◆ TEXTO APRESENTADO ◆
◆ ◆ ◆ ◆ ◆
Vítimas de preconceito, elas pedem inclusão social e fim de uso da palavra ‘obesa’
Mariana Mussi não tem ideia de quantos currículos enviou. Mais de mil, assegura. Conta nos dedos quantas vezes foi chamada para uma entrevista. Nunca era contratada.
O desespero para ter uma carreira, um rumo na vida, a fez entrar em cursos pelos quais não era apaixonada, como as faculdades de publicidade e letras. Nesta última, uma professora a chamou para conversar nos primeiros dias de aula para dar conselho:
“O que você está fazendo aqui, Mariana? Você é muito mais do que isso. Vai atrás dos seus sonhos.”
Na monografia “O impacto da obesidade nos salários e na empregabilidade”, apresentado no curso de Ciências Econômicas da Universidade Federal de Ouro Preto, Gabriela Dornelas de Carvalho faz relação entre o IMC (Índice de Massa Corpórea) e os vencimentos das mulheres gordas.
IMC é fórmula que leva consideração peso e altura, elevado ao quadrado. Resultado acima de 30, é considerado obeso. É critério contestado por ativistas.
“A gente precisa, também no mercado de trabalho, acabar com a patologização do corpo gordo. O IMC não passa de um cálculo. Você não consegue controlar sua altura. E há o mito de que você perde peso se quiser, o que nem sempre é verdade. O controle do peso é apenas um controle sobre o corpo da mulher. O corpo de uma mulher CIS tem naturalmente mais gordura do que o corpo CIS masculino, só que o cálculo do IMC é o mesmo”, afirma a jornalista Agnes Arruda, autora dos livros “O peso e a mídia: as faces da gordofobia” e do “Pequeno dicionário Antigordofóbico.”
◆ ◆ ◆ ◆ ◆
◆ TRECHOS DOS DADOS ◆
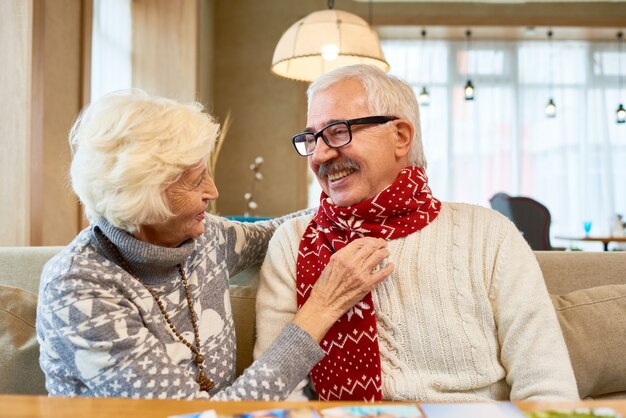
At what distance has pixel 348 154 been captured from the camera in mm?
1350

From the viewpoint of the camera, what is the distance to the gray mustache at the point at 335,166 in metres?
1.37

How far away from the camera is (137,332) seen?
104cm

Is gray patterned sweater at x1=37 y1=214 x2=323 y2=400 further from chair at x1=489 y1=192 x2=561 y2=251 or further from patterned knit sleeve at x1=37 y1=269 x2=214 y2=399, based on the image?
chair at x1=489 y1=192 x2=561 y2=251

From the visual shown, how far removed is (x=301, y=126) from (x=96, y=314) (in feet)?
18.3

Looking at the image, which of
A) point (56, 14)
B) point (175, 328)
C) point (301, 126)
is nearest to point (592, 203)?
point (301, 126)

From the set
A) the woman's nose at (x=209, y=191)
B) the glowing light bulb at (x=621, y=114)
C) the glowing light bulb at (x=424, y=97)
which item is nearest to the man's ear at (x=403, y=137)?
the woman's nose at (x=209, y=191)

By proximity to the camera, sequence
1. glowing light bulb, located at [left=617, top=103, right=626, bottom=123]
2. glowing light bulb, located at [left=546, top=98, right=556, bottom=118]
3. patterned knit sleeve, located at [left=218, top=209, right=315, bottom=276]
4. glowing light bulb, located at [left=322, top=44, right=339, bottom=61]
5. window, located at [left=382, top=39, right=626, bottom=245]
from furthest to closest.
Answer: window, located at [left=382, top=39, right=626, bottom=245] < glowing light bulb, located at [left=546, top=98, right=556, bottom=118] < glowing light bulb, located at [left=617, top=103, right=626, bottom=123] < glowing light bulb, located at [left=322, top=44, right=339, bottom=61] < patterned knit sleeve, located at [left=218, top=209, right=315, bottom=276]

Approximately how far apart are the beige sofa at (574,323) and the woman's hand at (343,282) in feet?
1.28

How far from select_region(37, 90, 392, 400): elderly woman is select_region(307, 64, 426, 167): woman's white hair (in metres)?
0.32

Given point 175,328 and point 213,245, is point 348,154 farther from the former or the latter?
point 175,328

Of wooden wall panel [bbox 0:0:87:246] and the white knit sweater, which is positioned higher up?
wooden wall panel [bbox 0:0:87:246]

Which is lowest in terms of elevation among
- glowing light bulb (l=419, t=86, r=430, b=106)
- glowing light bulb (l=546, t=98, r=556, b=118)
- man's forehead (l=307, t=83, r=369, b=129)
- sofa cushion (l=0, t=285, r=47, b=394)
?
sofa cushion (l=0, t=285, r=47, b=394)

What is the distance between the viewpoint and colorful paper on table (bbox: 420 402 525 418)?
0.67 m

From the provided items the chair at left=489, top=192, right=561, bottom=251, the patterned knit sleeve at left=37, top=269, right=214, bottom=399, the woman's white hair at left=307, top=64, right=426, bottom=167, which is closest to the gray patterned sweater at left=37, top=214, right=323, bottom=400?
the patterned knit sleeve at left=37, top=269, right=214, bottom=399
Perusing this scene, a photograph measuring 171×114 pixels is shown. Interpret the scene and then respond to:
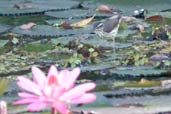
◆ ◆ ◆ ◆ ◆
Responda com base no texto sobre o preconceito contra mulheres gordas.
(a) Quantos currículos Mariana Mussi garante ter enviado?
(b) Em que curso e em qual universidade foi apresentada a monografia de Gabriela Dornelas de Carvalho?
(c) Acima de que resultado do IMC uma pessoa é considerada obesa?

◆ RESPOSTA DO EXERCÍCIO ◆
(a) Mais de mil.
(b) No curso de Ciências Econômicas da Universidade Federal de Ouro Preto.
(c) Acima de 30.